Task goal
Could the entries below be transcribed word for word, with the pictures omitted?

Dataset entries
= Beginning of Section =
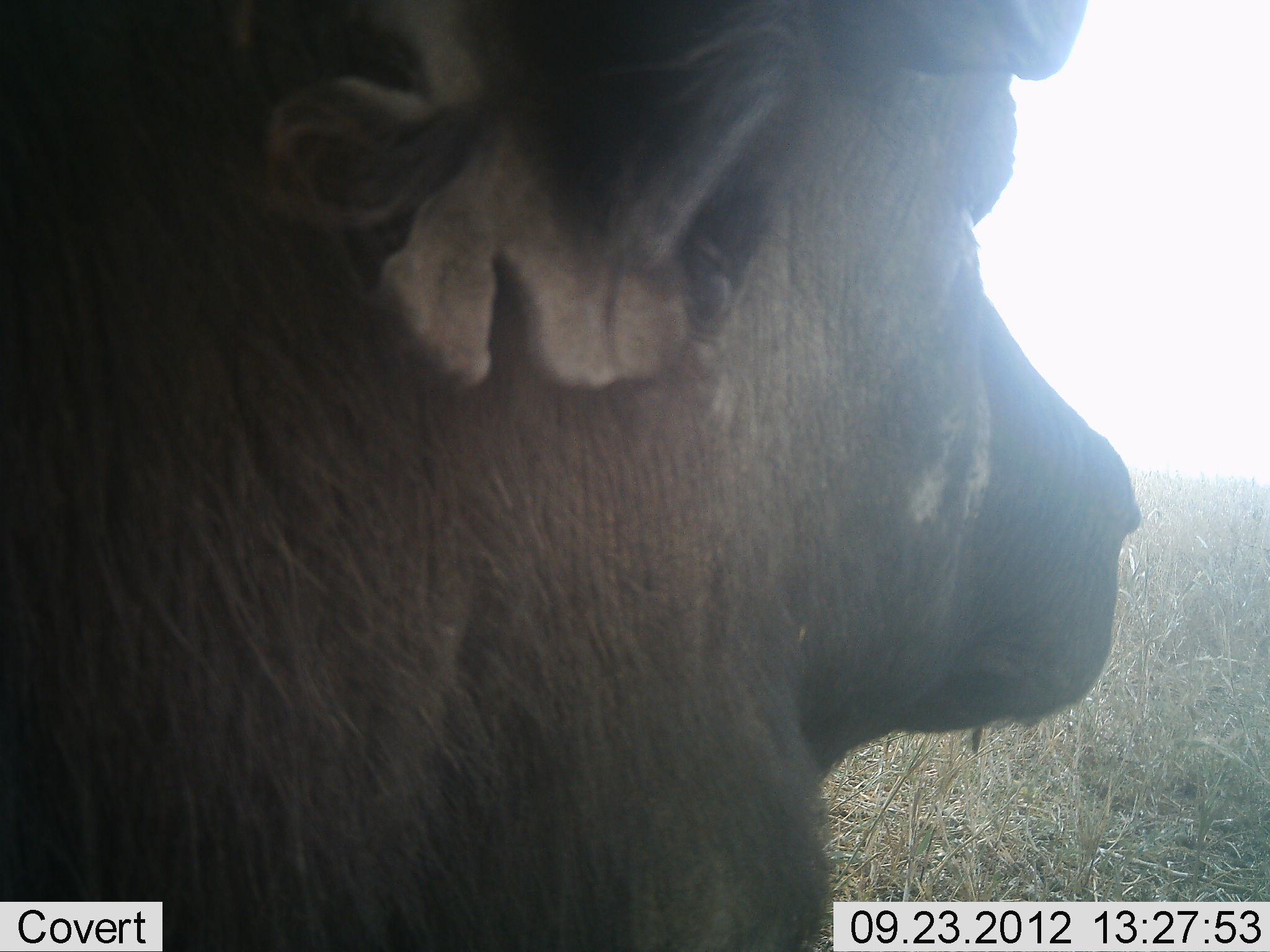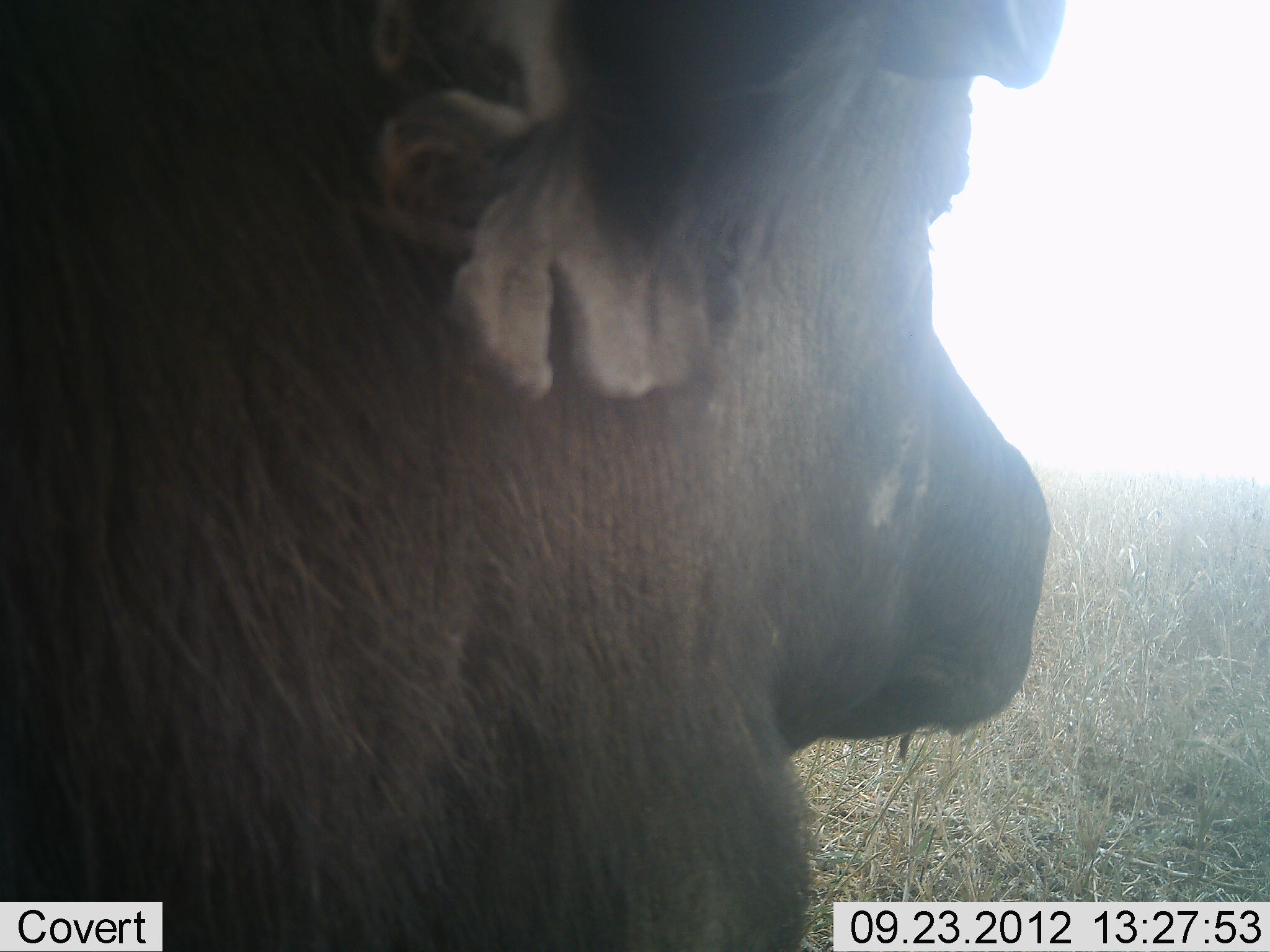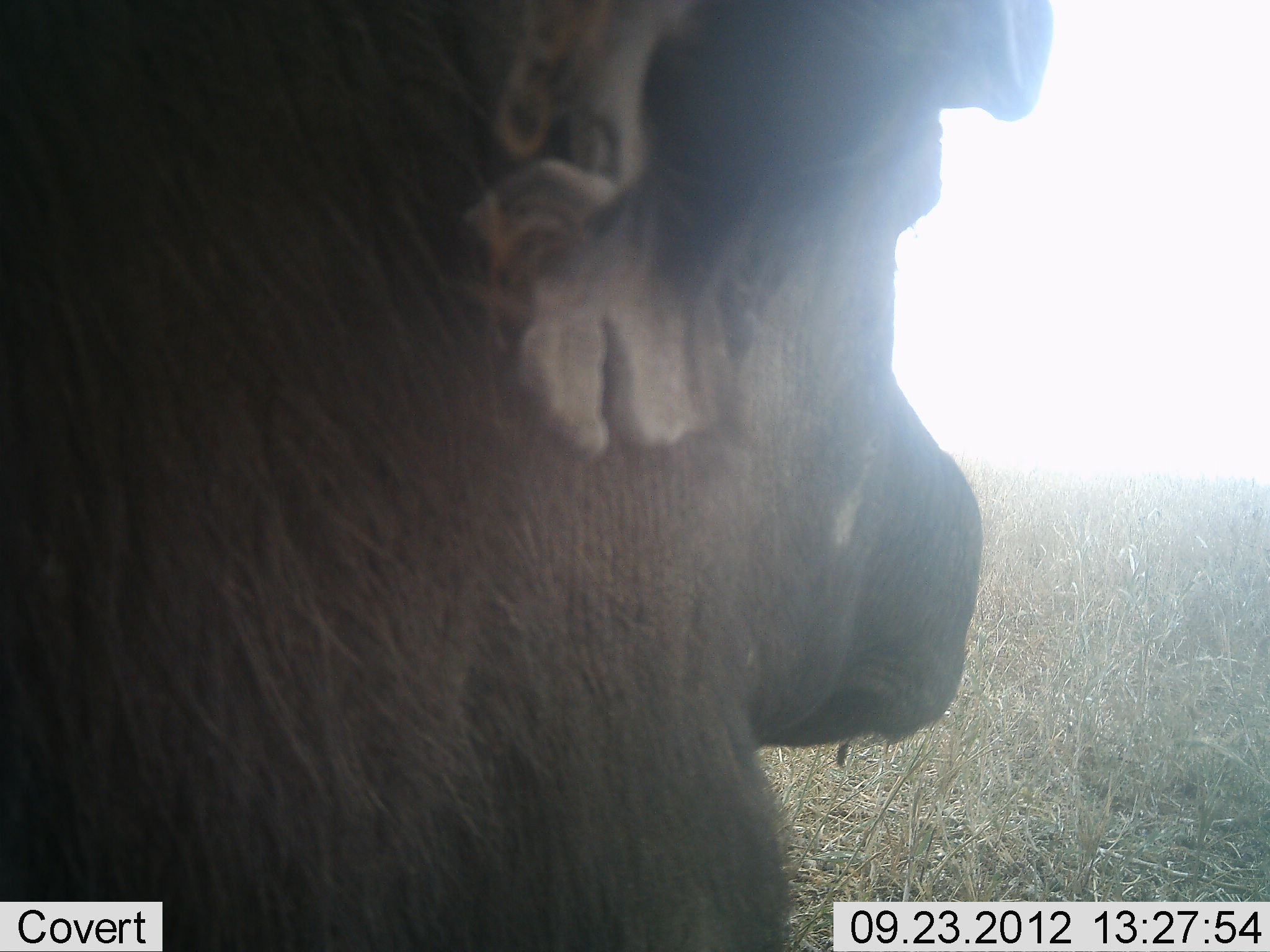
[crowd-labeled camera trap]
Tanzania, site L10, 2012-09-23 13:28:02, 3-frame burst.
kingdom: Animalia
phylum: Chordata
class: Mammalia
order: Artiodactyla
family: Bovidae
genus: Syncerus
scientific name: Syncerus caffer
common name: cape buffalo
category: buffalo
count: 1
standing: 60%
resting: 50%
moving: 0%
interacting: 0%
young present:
= End of Section =
Answer to this problem
[crowd-labeled camera trap]
Tanzania, site L10, 2012-09-23 13:28:02, 3-frame burst.
kingdom: Animalia
phylum: Chordata
class: Mammalia
order: Artiodactyla
family: Bovidae
genus: Syncerus
scientific name: Syncerus caffer
common name: cape buffalo
category: buffalo
count: 1
standing: 60%
resting: 50%
moving: 0%
interacting: 0%
young present:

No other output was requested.